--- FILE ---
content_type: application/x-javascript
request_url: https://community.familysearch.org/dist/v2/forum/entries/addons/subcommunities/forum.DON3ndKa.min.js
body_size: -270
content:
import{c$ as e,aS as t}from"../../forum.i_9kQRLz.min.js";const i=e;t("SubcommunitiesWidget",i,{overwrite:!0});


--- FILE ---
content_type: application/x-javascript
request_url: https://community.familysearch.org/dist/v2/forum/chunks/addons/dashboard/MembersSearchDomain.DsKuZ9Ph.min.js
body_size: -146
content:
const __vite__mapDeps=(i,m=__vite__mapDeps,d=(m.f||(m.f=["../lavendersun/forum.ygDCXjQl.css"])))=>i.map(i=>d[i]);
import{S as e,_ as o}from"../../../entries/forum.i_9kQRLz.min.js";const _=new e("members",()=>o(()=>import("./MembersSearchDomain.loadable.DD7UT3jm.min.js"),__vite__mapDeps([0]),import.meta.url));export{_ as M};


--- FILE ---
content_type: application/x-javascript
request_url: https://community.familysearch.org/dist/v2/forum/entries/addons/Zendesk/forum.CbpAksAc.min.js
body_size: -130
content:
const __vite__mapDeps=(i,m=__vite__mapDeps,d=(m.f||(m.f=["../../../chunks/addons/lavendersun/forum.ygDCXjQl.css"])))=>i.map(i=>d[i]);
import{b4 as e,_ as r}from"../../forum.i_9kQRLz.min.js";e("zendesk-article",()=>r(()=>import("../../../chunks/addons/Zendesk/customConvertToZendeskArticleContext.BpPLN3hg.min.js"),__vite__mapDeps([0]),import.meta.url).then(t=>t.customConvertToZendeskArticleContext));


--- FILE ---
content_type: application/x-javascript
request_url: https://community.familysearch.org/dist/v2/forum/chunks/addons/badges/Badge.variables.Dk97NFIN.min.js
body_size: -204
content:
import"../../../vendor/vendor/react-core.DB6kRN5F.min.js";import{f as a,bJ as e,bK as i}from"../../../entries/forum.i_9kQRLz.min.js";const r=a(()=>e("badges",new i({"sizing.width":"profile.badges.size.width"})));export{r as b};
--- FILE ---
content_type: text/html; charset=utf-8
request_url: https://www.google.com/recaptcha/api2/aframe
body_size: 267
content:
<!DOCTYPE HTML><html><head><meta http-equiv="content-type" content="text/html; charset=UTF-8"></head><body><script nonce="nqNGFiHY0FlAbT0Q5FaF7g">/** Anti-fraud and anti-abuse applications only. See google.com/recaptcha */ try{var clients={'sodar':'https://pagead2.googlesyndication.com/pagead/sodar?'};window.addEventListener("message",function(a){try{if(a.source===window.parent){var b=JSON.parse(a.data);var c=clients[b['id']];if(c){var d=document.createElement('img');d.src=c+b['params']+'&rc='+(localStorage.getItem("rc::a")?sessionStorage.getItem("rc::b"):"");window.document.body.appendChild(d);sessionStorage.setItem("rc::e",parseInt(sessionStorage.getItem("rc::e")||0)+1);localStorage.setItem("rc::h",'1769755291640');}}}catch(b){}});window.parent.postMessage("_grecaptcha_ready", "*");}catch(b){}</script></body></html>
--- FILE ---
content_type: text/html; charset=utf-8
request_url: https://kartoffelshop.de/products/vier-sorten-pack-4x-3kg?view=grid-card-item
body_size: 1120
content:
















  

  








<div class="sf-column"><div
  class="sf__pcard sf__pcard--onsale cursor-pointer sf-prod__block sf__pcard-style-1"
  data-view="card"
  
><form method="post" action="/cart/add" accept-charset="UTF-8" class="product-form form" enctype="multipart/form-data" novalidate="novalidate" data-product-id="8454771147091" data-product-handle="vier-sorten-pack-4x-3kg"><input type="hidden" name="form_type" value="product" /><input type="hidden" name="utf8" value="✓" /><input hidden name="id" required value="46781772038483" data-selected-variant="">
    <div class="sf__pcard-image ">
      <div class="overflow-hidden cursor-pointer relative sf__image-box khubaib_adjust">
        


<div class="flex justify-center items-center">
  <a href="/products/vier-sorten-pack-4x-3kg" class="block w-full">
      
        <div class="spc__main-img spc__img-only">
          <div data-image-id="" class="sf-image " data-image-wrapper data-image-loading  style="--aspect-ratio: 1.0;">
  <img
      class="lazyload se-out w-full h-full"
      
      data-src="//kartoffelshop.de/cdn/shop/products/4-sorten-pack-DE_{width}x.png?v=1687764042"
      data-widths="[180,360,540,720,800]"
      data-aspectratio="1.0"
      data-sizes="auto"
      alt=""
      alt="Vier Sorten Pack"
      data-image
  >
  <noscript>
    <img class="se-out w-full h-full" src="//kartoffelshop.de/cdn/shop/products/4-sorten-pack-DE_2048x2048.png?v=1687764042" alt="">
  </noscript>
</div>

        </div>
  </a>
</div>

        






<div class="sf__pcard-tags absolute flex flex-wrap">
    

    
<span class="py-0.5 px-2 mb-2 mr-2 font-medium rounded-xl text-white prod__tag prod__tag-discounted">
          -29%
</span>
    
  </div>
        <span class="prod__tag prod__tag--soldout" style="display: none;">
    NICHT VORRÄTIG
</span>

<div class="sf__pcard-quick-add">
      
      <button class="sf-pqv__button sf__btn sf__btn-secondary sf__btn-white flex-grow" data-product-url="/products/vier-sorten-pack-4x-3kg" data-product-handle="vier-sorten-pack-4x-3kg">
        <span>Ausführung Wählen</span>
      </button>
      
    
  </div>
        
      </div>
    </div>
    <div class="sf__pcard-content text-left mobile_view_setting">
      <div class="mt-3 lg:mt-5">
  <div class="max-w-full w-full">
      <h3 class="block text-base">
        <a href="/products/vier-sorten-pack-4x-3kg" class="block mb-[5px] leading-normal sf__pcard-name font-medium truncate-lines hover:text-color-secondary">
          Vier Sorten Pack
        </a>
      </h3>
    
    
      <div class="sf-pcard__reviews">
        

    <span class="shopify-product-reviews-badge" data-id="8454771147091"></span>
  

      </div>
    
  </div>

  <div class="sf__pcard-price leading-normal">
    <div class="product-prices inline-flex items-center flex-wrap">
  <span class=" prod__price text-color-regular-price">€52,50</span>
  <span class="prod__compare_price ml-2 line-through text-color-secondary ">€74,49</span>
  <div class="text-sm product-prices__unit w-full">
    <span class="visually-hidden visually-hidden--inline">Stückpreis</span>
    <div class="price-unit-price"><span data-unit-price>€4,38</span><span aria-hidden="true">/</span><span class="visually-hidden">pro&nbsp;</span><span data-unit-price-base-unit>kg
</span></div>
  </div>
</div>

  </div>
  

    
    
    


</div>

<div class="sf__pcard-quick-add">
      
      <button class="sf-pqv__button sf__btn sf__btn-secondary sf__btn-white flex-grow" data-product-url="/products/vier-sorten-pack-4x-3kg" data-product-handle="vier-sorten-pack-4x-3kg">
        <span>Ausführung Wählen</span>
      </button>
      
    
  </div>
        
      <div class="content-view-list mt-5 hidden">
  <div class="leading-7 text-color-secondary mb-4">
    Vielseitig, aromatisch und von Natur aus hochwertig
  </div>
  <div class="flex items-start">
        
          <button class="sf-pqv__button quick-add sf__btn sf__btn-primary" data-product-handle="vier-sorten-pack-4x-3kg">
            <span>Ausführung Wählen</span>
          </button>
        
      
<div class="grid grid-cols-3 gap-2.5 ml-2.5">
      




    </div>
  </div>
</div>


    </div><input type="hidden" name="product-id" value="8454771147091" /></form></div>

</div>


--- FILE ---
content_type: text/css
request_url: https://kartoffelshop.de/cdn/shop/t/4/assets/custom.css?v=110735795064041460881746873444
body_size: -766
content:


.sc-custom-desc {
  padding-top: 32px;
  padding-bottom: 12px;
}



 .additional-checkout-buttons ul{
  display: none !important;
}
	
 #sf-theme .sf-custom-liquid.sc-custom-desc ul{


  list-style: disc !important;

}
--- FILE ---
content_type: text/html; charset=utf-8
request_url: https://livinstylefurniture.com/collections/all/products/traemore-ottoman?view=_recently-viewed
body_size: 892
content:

● ● ● ●

* _WHAT YOU SHOULD DO_
Return every line of the listing above where "entries" appears.

* _RESPONSE TO THE EXERCISE_
request_url: https://community.familysearch.org/dist/v2/forum/entries/addons/subcommunities/forum.DON3ndKa.min.js
import{S as e,_ as o}from"../../../entries/forum.i_9kQRLz.min.js";const _=new e("members",()=>o(()=>import("./MembersSearchDomain.loadable.DD7UT3jm.min.js"),__vite__mapDeps([0]),import.meta.url));export{_ as M};
request_url: https://community.familysearch.org/dist/v2/forum/entries/addons/Zendesk/forum.CbpAksAc.min.js
import"../../../vendor/vendor/react-core.DB6kRN5F.min.js";import{f as a,bJ as e,bK as i}from"../../../entries/forum.i_9kQRLz.min.js";const r=a(()=>e("badges",new i({"sizing.width":"profile.badges.size.width"})));export{r as b};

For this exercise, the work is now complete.